Gegenseitiges Vertrauen ist wichtig
Wie sollten Eltern reagieren, wenn ihre Tochter oder ihr Sohn den Wunsch nach einem Smartphone äußert? Ein Rezept gibt es nicht – weder für alle Kinder noch für alle Erziehungssituationen. Eltern müssen sich darüber im Klaren sein, welche Prinzipien ihnen wichtig sind und welche Regeln gelten sollen. Und das muss gemeinsam mit den Kindern besprochen werden. Dabei nehmen das Alter des Kindes und der Grund für die Nutzung eines Handys eine zentrale Rolle ein. Gemeinsam mit den Eltern kann schon ein Kleinkind etwa Urlaubsfotos auf einem Handy oder Tablet betrachten oder ein Lernspiel mit einem altersgerechten Inhalt nutzen. Für das selbstständige Surfen im Internet sollte ein User allerdings nicht jünger als 16 Jahre sein. Es lässt sich jedoch nicht alles kontrollieren, was der Nachwuchs postet oder welche Seiten im Netz er aufruft. Kinder und Jugendliche brauchen auch ein Stück weit einen „erwachsenenfreien Raum“, erklärte Frau Dietrich. Wer im realen Leben Hemmungen hat mit anderen Kontakt aufzunehmen, ist im Internet ungezwungener. Das kann auch im realen Leben helfen. Wenn ein Vertrauensverhältnis besteht und Eltern und Kinder offen miteinander sprechen, können Risiken minimiert werden.
Auch das Risiko eines Suchtverhaltens kam zur Sprache. Eine eigenständige Diagnose „Mediensucht“ gibt es zwar (noch) nicht, aber verschiedene Faktoren können beobachtet werden, wie etwa die Dauer der Nutzung oder der Konsum bestimmter Inhalte. Und dennoch ist die Beurteilung schwierig: Manche Jugendliche spielen drei Stunden am Tag oder länger und verhalten sich sonst normal. Manche spielen zehn Minuten und werden aggressiv, wenn sie aufhören (müssen). Wichtiger ist die Frage: Was leidet unter der Mediennutzung des Kindes oder Jugendlichen? Eltern sollten erkennen, wenn sich der Alltag ihrer Kinder nur noch um das Handy dreht oder sie sich nicht mehr mit sich selbst beschäftigen können.

Extrahiertes Material »
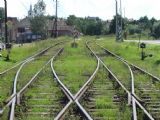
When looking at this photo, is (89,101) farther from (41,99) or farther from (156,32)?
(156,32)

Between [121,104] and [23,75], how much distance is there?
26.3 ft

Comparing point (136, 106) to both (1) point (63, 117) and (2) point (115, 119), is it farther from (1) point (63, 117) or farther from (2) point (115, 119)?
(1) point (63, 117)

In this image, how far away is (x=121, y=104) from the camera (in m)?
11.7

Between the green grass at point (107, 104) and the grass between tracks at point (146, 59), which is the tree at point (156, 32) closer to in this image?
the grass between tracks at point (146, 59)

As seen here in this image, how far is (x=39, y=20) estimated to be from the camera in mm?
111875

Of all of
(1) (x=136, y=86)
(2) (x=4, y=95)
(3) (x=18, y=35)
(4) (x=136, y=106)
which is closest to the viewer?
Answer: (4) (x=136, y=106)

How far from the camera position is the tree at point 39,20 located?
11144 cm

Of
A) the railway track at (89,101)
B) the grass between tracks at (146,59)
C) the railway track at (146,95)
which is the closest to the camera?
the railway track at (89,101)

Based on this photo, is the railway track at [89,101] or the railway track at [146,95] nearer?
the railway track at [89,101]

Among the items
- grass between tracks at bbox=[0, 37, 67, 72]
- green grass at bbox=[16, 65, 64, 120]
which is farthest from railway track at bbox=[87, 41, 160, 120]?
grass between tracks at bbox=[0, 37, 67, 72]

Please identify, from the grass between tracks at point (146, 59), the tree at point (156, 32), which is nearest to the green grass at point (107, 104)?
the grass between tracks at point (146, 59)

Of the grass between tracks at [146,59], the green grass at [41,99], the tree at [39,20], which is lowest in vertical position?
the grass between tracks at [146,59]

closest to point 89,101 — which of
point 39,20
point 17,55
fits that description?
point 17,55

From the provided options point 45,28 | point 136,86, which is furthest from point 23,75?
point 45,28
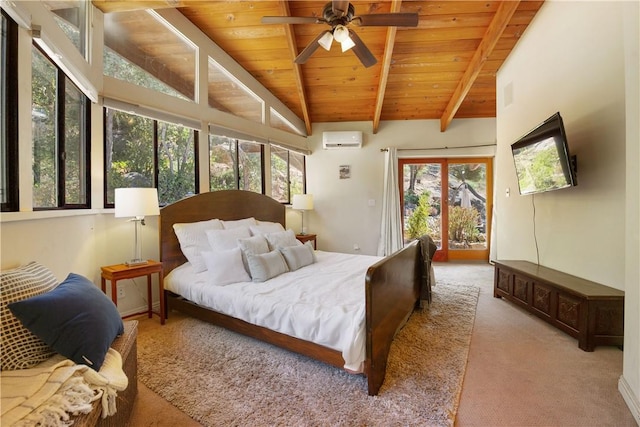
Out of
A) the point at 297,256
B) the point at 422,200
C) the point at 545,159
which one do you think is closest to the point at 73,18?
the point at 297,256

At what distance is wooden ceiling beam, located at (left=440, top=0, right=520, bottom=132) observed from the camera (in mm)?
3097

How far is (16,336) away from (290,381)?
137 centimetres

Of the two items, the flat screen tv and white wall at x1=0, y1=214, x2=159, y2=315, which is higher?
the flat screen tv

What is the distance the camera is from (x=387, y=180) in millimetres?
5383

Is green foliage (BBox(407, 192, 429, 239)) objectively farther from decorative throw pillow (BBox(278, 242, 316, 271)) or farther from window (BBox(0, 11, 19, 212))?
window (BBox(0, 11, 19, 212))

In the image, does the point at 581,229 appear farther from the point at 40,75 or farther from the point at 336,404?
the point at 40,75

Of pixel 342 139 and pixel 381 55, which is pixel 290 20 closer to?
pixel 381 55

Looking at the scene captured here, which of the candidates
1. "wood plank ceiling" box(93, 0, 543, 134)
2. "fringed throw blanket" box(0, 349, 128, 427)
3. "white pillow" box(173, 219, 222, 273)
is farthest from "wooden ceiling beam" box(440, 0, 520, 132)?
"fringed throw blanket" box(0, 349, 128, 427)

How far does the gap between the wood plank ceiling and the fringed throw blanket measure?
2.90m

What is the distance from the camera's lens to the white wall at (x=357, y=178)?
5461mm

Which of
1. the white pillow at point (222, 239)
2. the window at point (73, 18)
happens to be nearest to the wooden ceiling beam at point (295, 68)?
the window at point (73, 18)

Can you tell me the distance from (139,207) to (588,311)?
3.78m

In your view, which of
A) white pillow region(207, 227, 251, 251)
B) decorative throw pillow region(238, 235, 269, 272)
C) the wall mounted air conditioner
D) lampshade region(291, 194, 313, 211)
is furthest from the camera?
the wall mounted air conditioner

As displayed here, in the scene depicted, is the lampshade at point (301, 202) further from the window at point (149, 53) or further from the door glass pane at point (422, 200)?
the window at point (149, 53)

Aufgabe » Der Text über Kinder und Smartphones ist im Anschluss an seinen letzten Satz fortzuführen. Die Einträge stammen aus einer anderen Quelle als der Text über Kinder und Smartphones.

Antwort »
Auszeiten für das Handy festlegen
Ein zunehmendes Risiko besteht auch beim so genannten Sexting: Jugendliche versenden erotische Bilder von sich selbst. Die Folgen werden ihnen oft erst bei unerlaubten Veröffentlichungen klar, oft im Zusammenhang mit Mobbing. Weniger bekannt, aber unter Umständen noch gefährlichere Konsequenzen hat das „Cybergrooming“, bei dem sich Erwachsene unter falscher Identität über die sozialen Netzwerke an Kinder oder Jugendliche heranmachen.
Seit Jahren unter Experten umstritten ist der Einfluss des Handygebrauchs auf das Gehirn Heranwachsender. Der Ulmer Forscher Manfred Spitzer und der Braunschweiger Neurobiologe Martin Korte haben festgestellt, dass Merkfähigkeit und Konzentrationsvermögen abnehmen. Wer viel auf dem Display herumklickt, lässt sich leichter ablenken. Deshalb sei es wichtig, strikte Auszeiten für „Handy & Co.“ festzulegen, betonte Janine Dietrich. Obwohl es eine stetige Herausforderung ist, das richtige Maß im Umgang mit dem Smartphone zu finden, sollte man alles daran setzen, die Kinder und Jugendlichen für die Risiken zu sensibilisieren. Wichtig ist, dass die Eltern Vorbilder sind. Wenn am Esstisch abgemacht ist das Handy nicht zu nutzen, müssen auch die Eltern das Handy weglegen.
Mit einer Liste von Adressen und Hinweisen gab Frau Dietrich den Interessierten eine Hilfe an die Hand. Fazit: Seit im Jahr 2007 das iPhone eingeführt wurde, tragen wir das Internet mit einer Fülle von Informationen im Telefon bei uns. Das Smartphone hat sich flächendeckend durchgesetzt, weil es diesen Mehrwert bietet. Man muss es nur richtig nutzen.